Rashed v. State

—In a negligence claim to recover damages for personal injuries, the claimant appeals from an order of the Court of Claims (Mega, J.), dated June 26, 1995, which granted the defendants’ motion for summary judgment dismissing the claim.

Ordered that the order is affirmed, with costs.

The claimant was injured when he was stabbed by an unknown assailant with a knife during a "rap” concert at the York College campus of the City University of New York. "When the State assumes a dual role, acting in both its proprietary and governmental capacities, it is the specific act or omission out of which the injury is claimed to have arisen and the capacity in which that act or failure to act occurred which governs liability, not whethef the agency involved is generally engaged in proprietary activity or is in control of the location where the injury occurred” (Laura O. v State of New York, 202 AD2d 559, 560; see, Weiner v Metropolitan Transp. Auth., 55 NY2d 175, 182).

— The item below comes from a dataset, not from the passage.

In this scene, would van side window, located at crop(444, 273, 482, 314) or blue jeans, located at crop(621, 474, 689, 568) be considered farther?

In the present case, the record supports a finding that the State was acting in its governmental capacity, since the campus security personnel engaged in certain security measures, to which all members of the general public were subjected before they could enter the campus facility for the concert. The purpose of the security measures, which included requiring all members of the public to pass through a metal detector and be subjected to a "pat down”, was to prevent individuals from entering the facility with weapons.

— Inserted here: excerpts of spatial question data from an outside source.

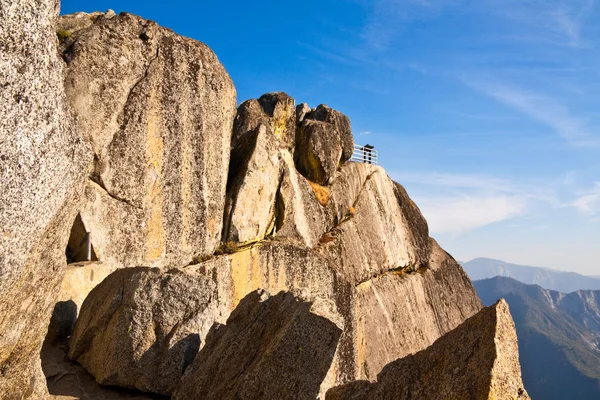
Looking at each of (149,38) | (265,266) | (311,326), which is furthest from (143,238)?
(311,326)

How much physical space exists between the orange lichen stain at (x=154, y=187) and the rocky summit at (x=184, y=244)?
0.06 m

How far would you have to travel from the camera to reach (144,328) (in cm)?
1304

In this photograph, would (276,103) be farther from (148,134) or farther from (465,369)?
(465,369)

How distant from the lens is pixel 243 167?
24047 mm

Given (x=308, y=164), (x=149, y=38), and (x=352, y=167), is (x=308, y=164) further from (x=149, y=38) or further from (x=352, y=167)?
(x=149, y=38)

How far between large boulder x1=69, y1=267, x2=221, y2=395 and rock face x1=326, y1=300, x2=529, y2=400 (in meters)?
5.35

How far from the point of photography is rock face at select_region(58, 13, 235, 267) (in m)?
17.9

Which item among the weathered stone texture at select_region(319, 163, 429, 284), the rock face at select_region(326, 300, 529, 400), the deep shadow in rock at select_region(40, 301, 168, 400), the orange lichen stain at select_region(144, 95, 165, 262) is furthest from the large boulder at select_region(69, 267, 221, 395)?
the weathered stone texture at select_region(319, 163, 429, 284)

Since the specific failure to act of which the State is accused is the failure to provide adequate security for the claimant while in the campus facility, a governmental function, no li*395ability arises from the performance of such a function absent a showing of a special duty of protection (see, Bonner v City of New York, 73 NY2d 930, 932; see also, Marilyn S. v City of New York, 73 NY2d 910, affg 134 AD2d 583, 585 for reasons stated at App Div; Vitale v City of New York, 60 NY2d 861; Laura O. v State of New York, supra, 202 AD2d, at 560). There is no evidence in the record that the State owed the claimant a special duty of protection upon which he relied. Thus, the record fails to establish any legal basis for judgment in the claimant’s favor.

The claimant’s remaining contention is without merit. Joy, J. P., Altman, Friedmann and Krausman, JJ., concur.